The servant brought him, and Mai's new brother kicked and fought all the way.

Mother picked up the soap. "You won't speak that barbaric filth in my house."

***

Sokka and Mai sat beside each other at one of Father's parties. Mai was seven, just old enough to be allowed to stay for the entire thing. She wished she wasn't. It was boring, and she mustn't speak unless she was spoken to.

She couldn't even talk to Sokka, because her brother didn't believe in quiet. He talked loudly, and Father didn't like that. So Sokka wasn't supposed to talk at all.

Mai snuck a glance at her brother. This was the first time they had been able to sit down all evening, after dinner itself. Father had been boasting all evening about Sokka's progress - how well he understood Fire Nation characters, how much Old Fire he spoke, how quickly he was learning Fire Nation history, how he was steadily losing that barbaric accent. A lot of the adults had nodded and asked Sokka questions, making approving noises when he answered.

Mother said Mai was supposed to stay with Sokka when Father did things like that. She didn't say why, but her parents would fight over it sometimes. Something about her 'coaching' Sokka, but Mai agreed with Mother. How could she give him the answers when she wasn't supposed to talk?

Sokka glanced at her, then wrapped an arm around her shoulders. "You look tired," he said in a low voice.

She blinked, then nodded. Since when he could talk like that?

He said nothing more, though, and she snuggled up against his side, feeling warm and almost content.

***

When Mai was eight, Uncle Naruzi took her for the summer.

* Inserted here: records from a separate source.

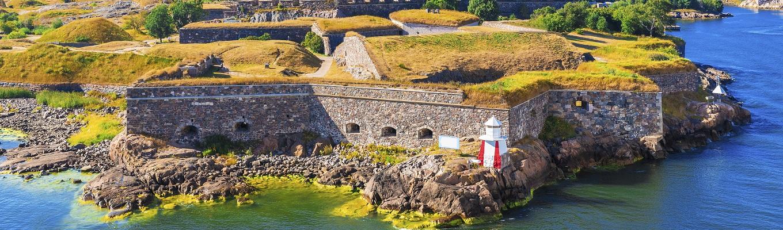 Pháo đài Suomenlinna, được UNESCO công nhận là pháo đài trên biển lớn nhất thế giới, quần thể pháo đài xây trên 6 hòn đảo của thủ đô Helsinki bởi người Thụy Điển.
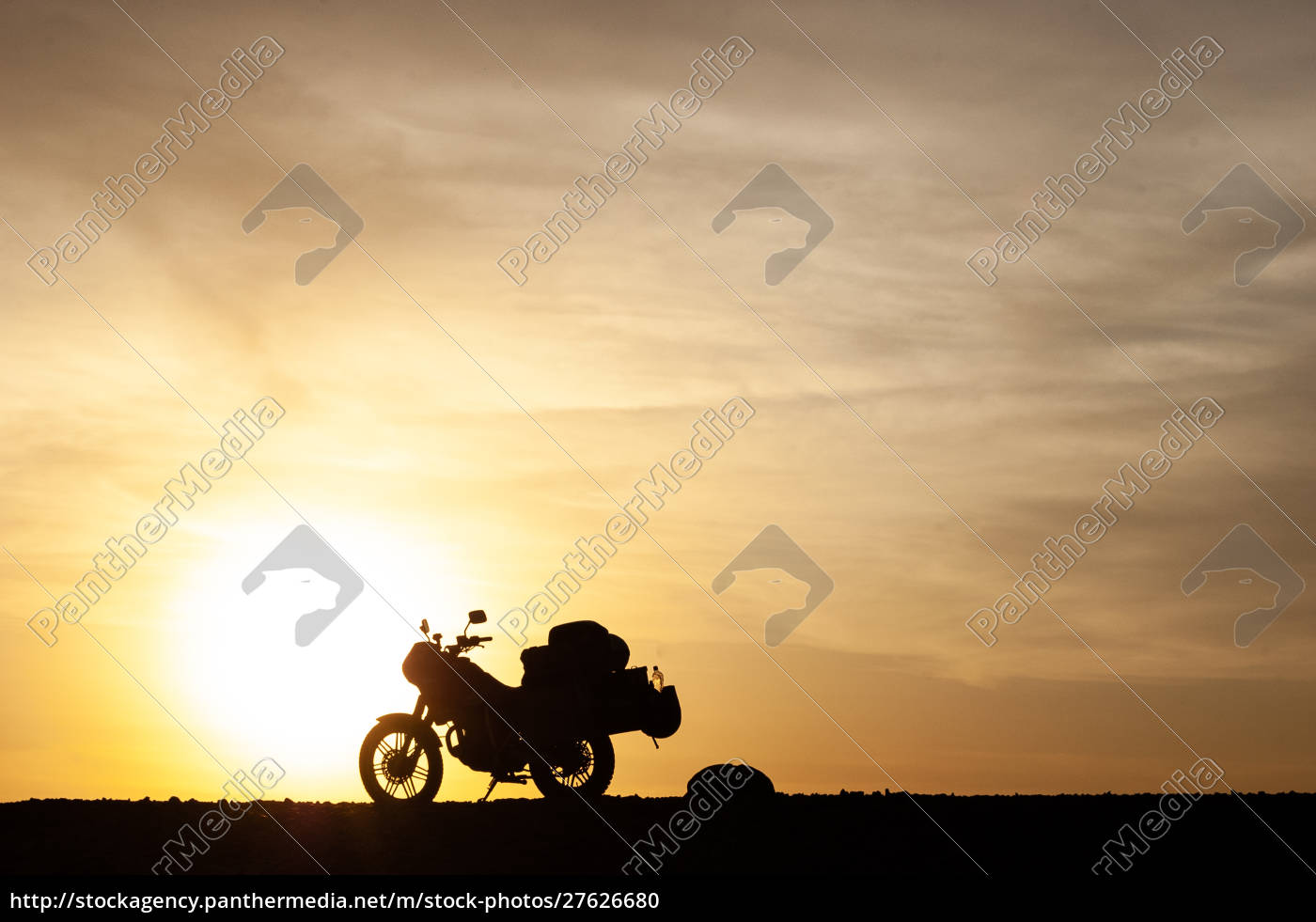 silhuetted, touring, motorcykel, ved, solnedgang - 27626680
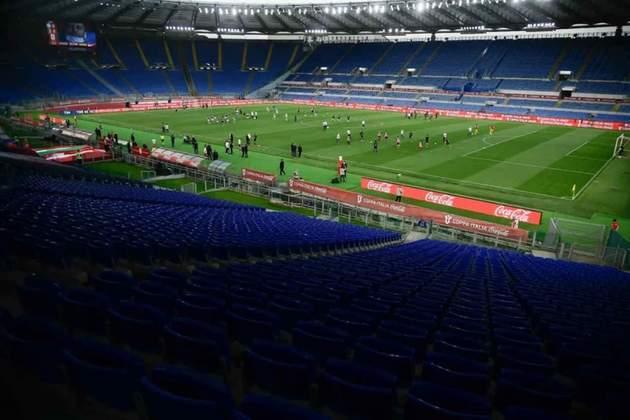 O Estádio Olímpico de Roma, com capacidade para 72.698 pessoas, terá de 25% a 33% da capacidade liberada para o público (entre 18.174 e 23.990 pessoas). Receberá jogos da fase de grupos e das quartas de final.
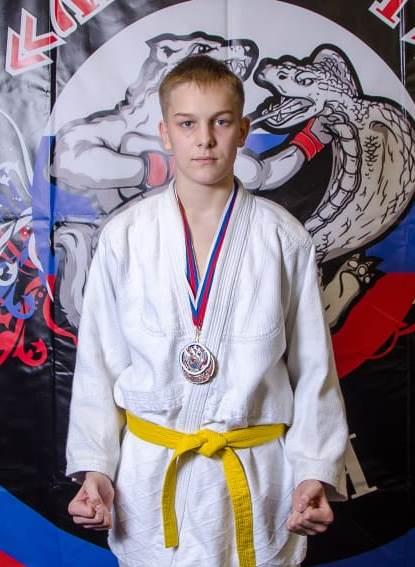 Поздравляем с Днём Рождения Разумова Арсения! Желаем Ему Здоровья и Успехов в Учёбе и Спорте!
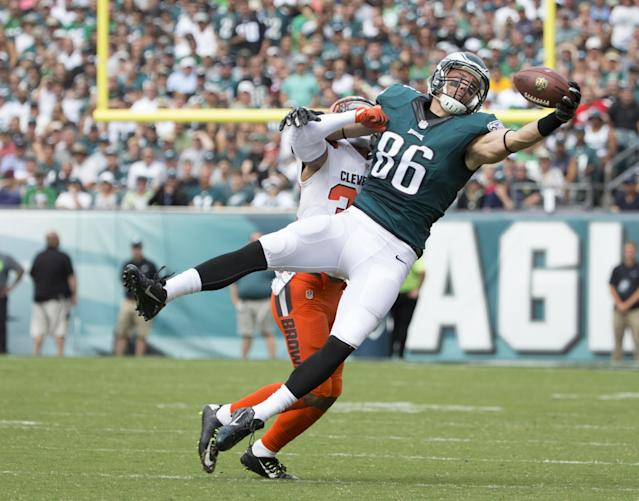 <p>Zach Ertz #86 of the Philadelphia Eagles makes a one handed catch against Jordan Poyer #33 of the Cleveland Browns in the first quarter at Lincoln Financial Field on September 11, 2016 in Philadelphia, Pennsylvania. (Photo by Mitchell Leff/Getty Images) </p>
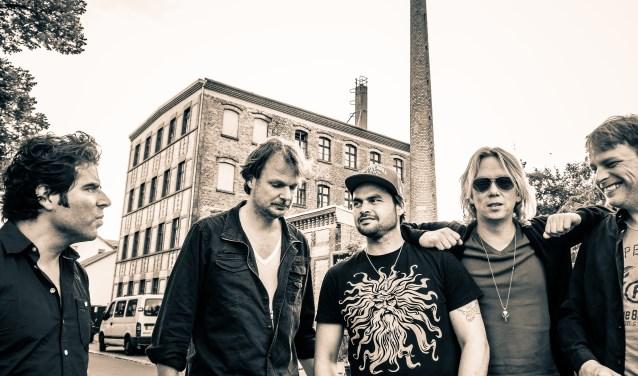 Foto's: Nielson met band en Van Dik Hout spelen zaterdagavond 12 mei tijdens het Nederpop programma van het Pampus Festival.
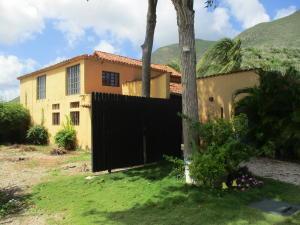 Casa En Ventaen Margarita, Guacuco, Venezuela, VE RAH: 20-16258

He taught her about knives and spikes, showed her how to sharpen a blade, and contacted a few friends of his to show her how to throw.

When she came home in the fall, Sokka's back was lined with bruises from a caning like he hadn't gotten since he'd learned not to speak Water Tribe. He wouldn't say anything to her, either.

Nobody would.

That winter, Uncle Naruzi got her a set of knives as a gift for Dies Natalis Solis Invicti. He got Sokka a sword, too, but Mother wouldn't let him have it. He'd spent too much of the winter trying to run off until Father had locked him in his room for most days.

***

When Mai was nine, her parents sent her to the Royal Fire Academy. She should have gone last year, but Sokka was all wild and strange that winter. Her mother hadn't wanted to deal with the Academy on top of that.

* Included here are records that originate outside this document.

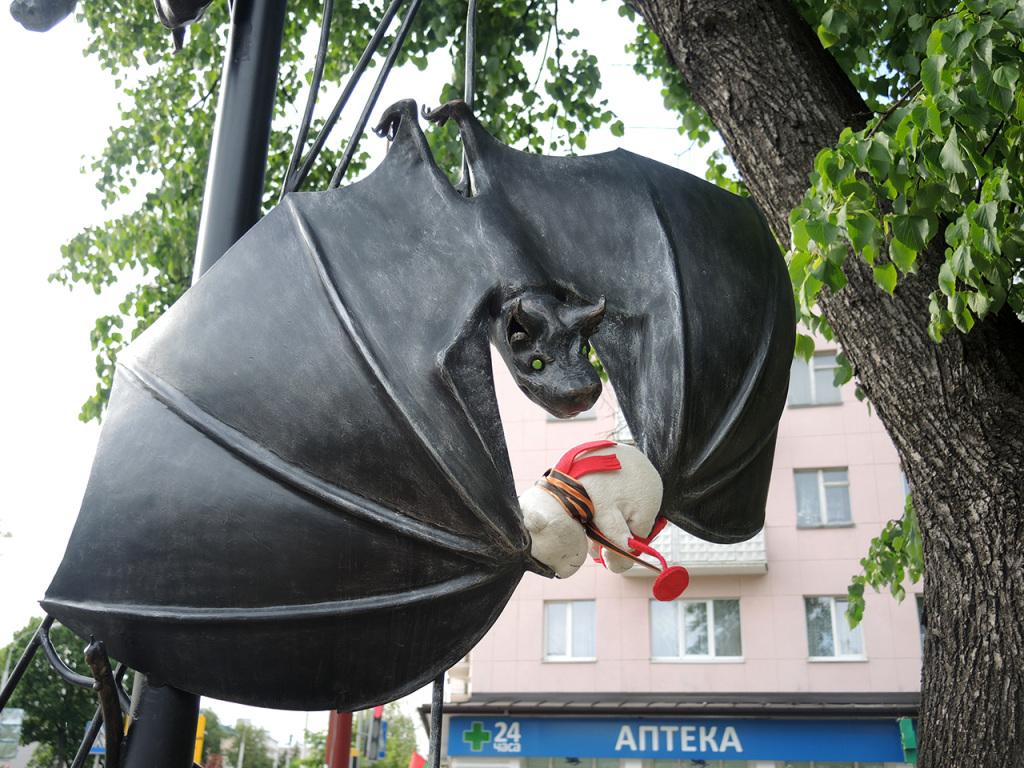Аллея старинных скульптур-фонарей на улице Гоголя в Бресте. Вий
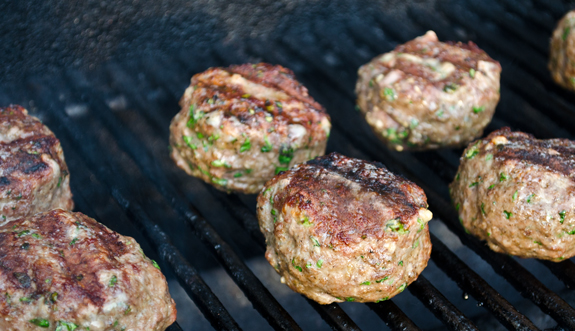 grilling-meatballs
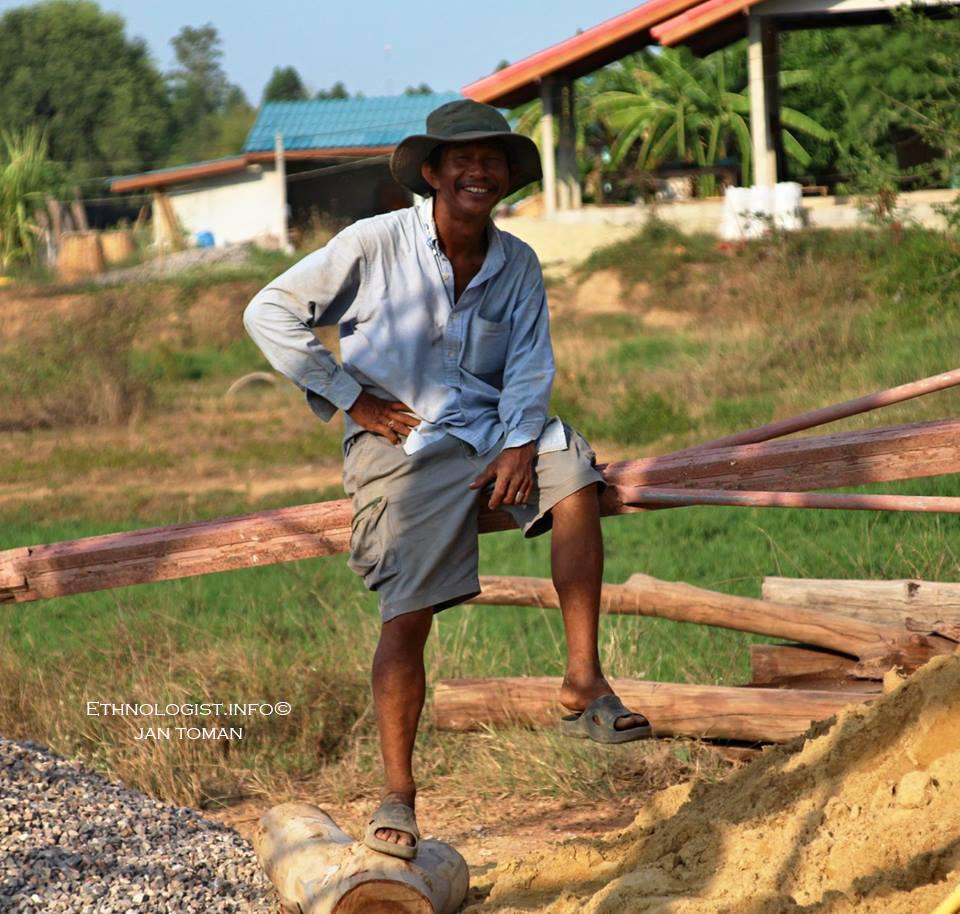 Thajský muž na stavbě. Foto: Jan Toman, 2017.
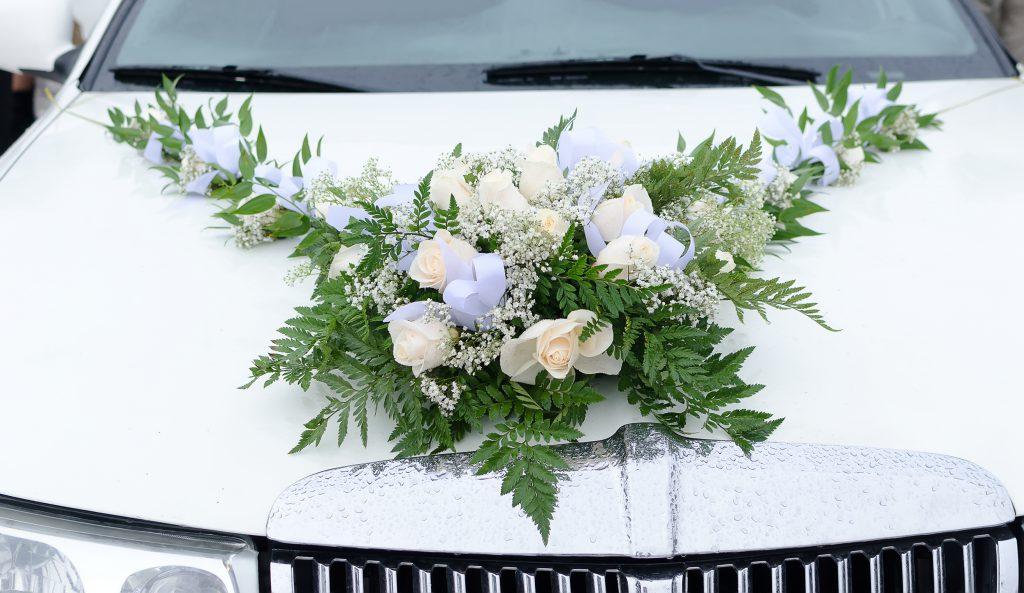 Blumenschmuck Motorhaube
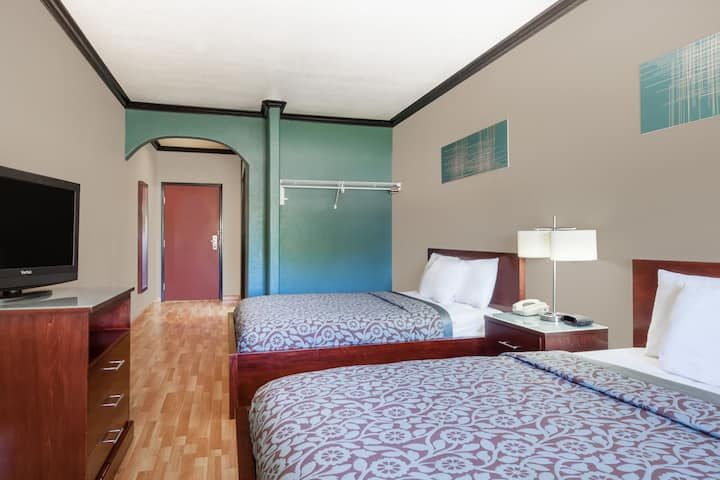 Guest room at the Days Inn & Suites Marquez in Marquez, Texas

Sokka didn't go to the Academy, of course. Sokka had private tutors.

So Mai went in alone, and all the girls in the class were younger than her. She hated it. She almost, almost yelled at Sokka for getting her stuck with all those silly little kids. But she found him tight-lipped and chalking out math on a slate, red welts across his back.

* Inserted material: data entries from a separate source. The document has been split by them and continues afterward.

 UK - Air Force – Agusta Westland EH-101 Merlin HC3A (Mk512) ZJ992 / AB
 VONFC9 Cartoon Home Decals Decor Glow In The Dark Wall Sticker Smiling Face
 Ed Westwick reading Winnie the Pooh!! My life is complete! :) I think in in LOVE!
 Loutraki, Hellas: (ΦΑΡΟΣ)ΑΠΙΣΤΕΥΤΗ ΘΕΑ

"You talked back to your tutor," she said, wishing she knew which one. Uncle Naruzi said she needed to throw against live targets if she wanted to get better.

"He was telling lies," Sokka growled, "About the Water Tribes."

She regarded him steadily. "Getting angry doesn't make it better."

A ghost of a grin flashed across his face, and her brother clenched his fist. "He'll think twice next time."

"He'll tell our parents," she responded, shrugging.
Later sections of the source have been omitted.